WRITTEN TASK 1
Among the rows that follow the commit below, duplicate the ones starting at the row containing "Time of clock at [1007,368,1070,428]: 11:20" and ending at the row containing "Time of clock at [388,516,510,608]: 3:49", both included, character for character and with nothing else.

___ PROVIDED PASSAGE

Merge pull request scikit-learn#6549 from FlorianWilhelm/ardregression_doc_addition

agramfort · agramfort · commit 113ee406d6f2 · 2016-03-16T18:10:10.000+01:00
[MRG] Added additional references for ARDRegression
diff --git a/doc/modules/linear_model.rst b/doc/modules/linear_model.rst
@@ -665,6 +665,8 @@ hyperparameters :math:`\lambda_1` and :math:`\lambda_2`.
    :align: center
    :scale: 50%
 
+ARD is also known in the literature as *Sparse Bayesian Learning* and
+*Relevance Vector Machine* [3]_ [4]_.
 
 .. topic:: Examples:
 
@@ -674,7 +676,13 @@ hyperparameters :math:`\lambda_1` and :math:`\lambda_2`.
 
     .. [1] Christopher M. Bishop: Pattern Recognition and Machine Learning, Chapter 7.2.1
 
-    .. [2] David Wipf and Srikantan Nagarajan: `A new view of automatic relevance determination. <http://papers.nips.cc/paper/3372-a-new-view-of-automatic-relevance-determination.pdf>`_
+    .. [2] David Wipf and Srikantan Nagarajan: `A new view of automatic relevance determination <http://papers.nips.cc/paper/3372-a-new-view-of-automatic-relevance-determination.pdf>`_
+
+    .. [3] Michael E. Tipping: `Sparse Bayesian Learning and the Relevance Vector Machine <http://www.jmlr.org/papers/volume1/tipping01a/tipping01a.pdf>`_
+
+    .. [4] Tristan Fletcher: `Relevance Vector Machines explained <http://www.tristanfletcher.co.uk/RVM%20Explained.pdf>`_
+
+
 
 .. _Logistic_regression:
 
@@ -721,12 +729,12 @@ weights to zero) model.

______
___ SOURCE RECORDS

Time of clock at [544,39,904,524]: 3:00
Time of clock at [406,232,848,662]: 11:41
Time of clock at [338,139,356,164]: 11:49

______
___ SOURCE RECORDS

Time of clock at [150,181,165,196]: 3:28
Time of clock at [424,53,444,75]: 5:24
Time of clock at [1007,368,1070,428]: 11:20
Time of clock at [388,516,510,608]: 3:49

______

WRITTEN TASK 2
Set down, word for word, the part of the commit above starting at "Merge pull request" and ending at "Machine* [3]_ [4]_.".

COMPLETE RESPONSE 1
Time of clock at [1007,368,1070,428]: 11:20
Time of clock at [388,516,510,608]: 3:49

COMPLETE RESPONSE 2
Merge pull request scikit-learn#6549 from FlorianWilhelm/ardregression_doc_addition

agramfort · agramfort · commit 113ee406d6f2 · 2016-03-16T18:10:10.000+01:00
[MRG] Added additional references for ARDRegression
diff --git a/doc/modules/linear_model.rst b/doc/modules/linear_model.rst
@@ -665,6 +665,8 @@ hyperparameters :math:`\lambda_1` and :math:`\lambda_2`.
    :align: center
    :scale: 50%
 
+ARD is also known in the literature as *Sparse Bayesian Learning* and
+*Relevance Vector Machine* [3]_ [4]_.